### Set exercise
Transcribe the passage on the Russian Revolution word for word, from start to finish.

### Extract
-----
Pale Fire’s narrator, Charles, tells of the Russia of his childhood, a “different Russia” that rejected tyranny and inequality, which is a reference to Russia prior to the Russian Revolution. The Russian Revolution began in 1917, when the monarchy was abolished, and the Russian Provisional Government seized control of the country based on the interests of wealthy capitalists and aristocrats. Working class militias known as Soviets sprang up and opposed the Provisional Government. For a time, both the Provisional Government and the Soviets controlled Russia—the Provisional Government had control over the country as a whole, and the Soviets had power over the middle and lower classes—but this system of dual power did not last long. The Bolsheviks, a group of socialist Soviets led by Vladimir Lenin, formed the Red Army and gained control of Russia. Under the Bolsheviks, a new government was formed, and Russia was reborn as a socialist state. Of course, civil war followed and pitted the Bolsheviks’ Red Army against the White Army of counterrevolutionaries. The Russian Civil War finally ended on October 25, 1922, in favor of the Red Army and the Soviets, which officially ended the Russian Revolution. The Soviets retained control of Russia and exerted power over the nearby countries of Belarus, Ukraine, Georgia, Armenia, and Azerbaijan, which effectively created the Union of Soviet Socialist Republics (USSR).
-----
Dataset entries

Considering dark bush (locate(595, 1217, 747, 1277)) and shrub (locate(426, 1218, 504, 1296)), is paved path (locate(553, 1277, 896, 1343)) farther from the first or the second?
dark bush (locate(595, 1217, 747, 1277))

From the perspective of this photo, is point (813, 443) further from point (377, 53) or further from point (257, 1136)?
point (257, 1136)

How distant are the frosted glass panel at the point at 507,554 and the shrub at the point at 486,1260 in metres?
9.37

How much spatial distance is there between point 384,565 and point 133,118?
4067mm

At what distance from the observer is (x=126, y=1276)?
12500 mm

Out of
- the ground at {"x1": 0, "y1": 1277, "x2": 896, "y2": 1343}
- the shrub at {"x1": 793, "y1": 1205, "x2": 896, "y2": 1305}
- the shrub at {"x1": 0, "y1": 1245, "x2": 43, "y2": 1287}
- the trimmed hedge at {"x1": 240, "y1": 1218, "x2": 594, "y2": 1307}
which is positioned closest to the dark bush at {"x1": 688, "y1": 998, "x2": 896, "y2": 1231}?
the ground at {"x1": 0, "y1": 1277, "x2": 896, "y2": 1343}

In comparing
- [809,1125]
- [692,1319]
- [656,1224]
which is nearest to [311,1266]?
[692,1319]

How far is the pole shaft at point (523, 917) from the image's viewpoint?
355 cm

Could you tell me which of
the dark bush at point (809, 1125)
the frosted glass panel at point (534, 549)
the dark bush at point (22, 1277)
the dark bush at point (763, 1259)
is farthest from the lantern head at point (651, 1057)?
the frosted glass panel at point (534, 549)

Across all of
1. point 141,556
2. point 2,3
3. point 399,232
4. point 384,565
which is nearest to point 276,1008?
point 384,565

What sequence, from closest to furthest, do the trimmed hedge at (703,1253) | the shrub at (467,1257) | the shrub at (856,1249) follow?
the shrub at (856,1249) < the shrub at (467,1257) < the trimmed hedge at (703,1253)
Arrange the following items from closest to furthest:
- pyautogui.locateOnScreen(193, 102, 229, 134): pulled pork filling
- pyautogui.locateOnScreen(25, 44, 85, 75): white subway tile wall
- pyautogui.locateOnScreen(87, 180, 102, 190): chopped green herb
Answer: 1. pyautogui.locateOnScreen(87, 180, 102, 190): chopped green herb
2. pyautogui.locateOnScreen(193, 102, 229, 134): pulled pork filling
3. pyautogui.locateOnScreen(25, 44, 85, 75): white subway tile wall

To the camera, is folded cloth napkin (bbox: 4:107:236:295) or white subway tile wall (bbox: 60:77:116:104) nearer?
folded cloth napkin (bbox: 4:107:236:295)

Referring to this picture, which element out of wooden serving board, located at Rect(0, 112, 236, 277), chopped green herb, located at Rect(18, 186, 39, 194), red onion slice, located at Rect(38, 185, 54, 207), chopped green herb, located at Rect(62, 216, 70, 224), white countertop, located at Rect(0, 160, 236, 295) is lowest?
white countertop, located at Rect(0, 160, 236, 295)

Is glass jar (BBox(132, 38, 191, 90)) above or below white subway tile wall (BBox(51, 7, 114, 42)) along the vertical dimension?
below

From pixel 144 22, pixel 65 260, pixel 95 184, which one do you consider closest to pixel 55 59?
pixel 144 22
-----
### In response
Pale Fire’s narrator, Charles, tells of the Russia of his childhood, a “different Russia” that rejected tyranny and inequality, which is a reference to Russia prior to the Russian Revolution. The Russian Revolution began in 1917, when the monarchy was abolished, and the Russian Provisional Government seized control of the country based on the interests of wealthy capitalists and aristocrats. Working class militias known as Soviets sprang up and opposed the Provisional Government. For a time, both the Provisional Government and the Soviets controlled Russia—the Provisional Government had control over the country as a whole, and the Soviets had power over the middle and lower classes—but this system of dual power did not last long. The Bolsheviks, a group of socialist Soviets led by Vladimir Lenin, formed the Red Army and gained control of Russia. Under the Bolsheviks, a new government was formed, and Russia was reborn as a socialist state. Of course, civil war followed and pitted the Bolsheviks’ Red Army against the White Army of counterrevolutionaries. The Russian Civil War finally ended on October 25, 1922, in favor of the Red Army and the Soviets, which officially ended the Russian Revolution. The Soviets retained control of Russia and exerted power over the nearby countries of Belarus, Ukraine, Georgia, Armenia, and Azerbaijan, which effectively created the Union of Soviet Socialist Republics (USSR).